Orbene, e ad onta dei poeti antichi, la terra non produce tonnellate di frutti spontanei, ma bisogna ararla eccetera, e i frutti vanno trasformati e distribuiti eccetera, l’umanità ha un solo modo di vivere bene e onestamente, ed è la civiltà del lavoro, ovvero:
1. Intelligente produzione e distribuzione di beni e servizi;
2. E quello che l’Aquinate chiamava “iustum pretium” sia delle merci sia della prestazione d’opera.
Il lavoro del XXI secolo è molto diverso da quello del XVIII nelle miniere del Galles, ed è ad altissimo livello di tecnologia e di valore aggiunto. Occorre dunque una preparazione scolastica e universitaria adeguata.

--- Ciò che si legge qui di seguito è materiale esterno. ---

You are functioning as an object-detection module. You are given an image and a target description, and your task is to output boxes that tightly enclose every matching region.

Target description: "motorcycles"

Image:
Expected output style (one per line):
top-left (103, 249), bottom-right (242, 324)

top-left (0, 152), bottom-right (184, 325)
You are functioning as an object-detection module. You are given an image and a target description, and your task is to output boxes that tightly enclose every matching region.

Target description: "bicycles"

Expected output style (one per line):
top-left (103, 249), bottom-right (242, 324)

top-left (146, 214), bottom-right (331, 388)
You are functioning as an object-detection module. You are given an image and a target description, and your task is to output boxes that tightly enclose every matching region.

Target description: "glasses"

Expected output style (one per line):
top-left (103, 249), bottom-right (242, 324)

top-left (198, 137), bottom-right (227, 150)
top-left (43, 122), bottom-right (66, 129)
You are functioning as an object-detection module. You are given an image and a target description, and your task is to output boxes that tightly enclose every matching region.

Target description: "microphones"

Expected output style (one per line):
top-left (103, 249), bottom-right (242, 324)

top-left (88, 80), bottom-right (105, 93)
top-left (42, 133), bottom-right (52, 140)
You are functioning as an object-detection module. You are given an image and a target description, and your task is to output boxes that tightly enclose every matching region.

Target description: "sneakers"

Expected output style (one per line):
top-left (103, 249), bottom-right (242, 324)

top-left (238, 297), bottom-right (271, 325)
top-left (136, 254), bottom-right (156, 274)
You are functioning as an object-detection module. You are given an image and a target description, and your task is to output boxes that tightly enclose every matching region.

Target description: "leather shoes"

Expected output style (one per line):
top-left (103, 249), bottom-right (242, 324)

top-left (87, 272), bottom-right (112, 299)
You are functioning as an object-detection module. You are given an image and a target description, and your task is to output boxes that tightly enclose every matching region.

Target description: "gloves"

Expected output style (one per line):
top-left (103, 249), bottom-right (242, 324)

Per lo stesso motivo, va ripensata anche l’organizzazione del lavoro, a cominciare dagli orari e dagli stessi luoghi.
E occorre una politica che indirizzi la produzione.
E occorre una politica che NON crei “posti di lavoro” (per capirci, la Calabria anni 1970 con ospedali da pochi medici e tantissimi guardarobieri), ma consenta all’economia di vivere, e quindi di avere bisogno di operatori.
Comunque, virus a parte, buon Primo maggio, o Calendimaggio che dir si voglia.
Ah, quasi dimenticavo: un tempo, un tempo!, la patria del lavoro per eccellenza era Soverato, e lo documenta una Mostra, che, appena sarà possibile, renderemo permanente al Comune; nella foto, la fabbrica del Quarzo (1937), e lo spettacolo che le abbiamo dedicato.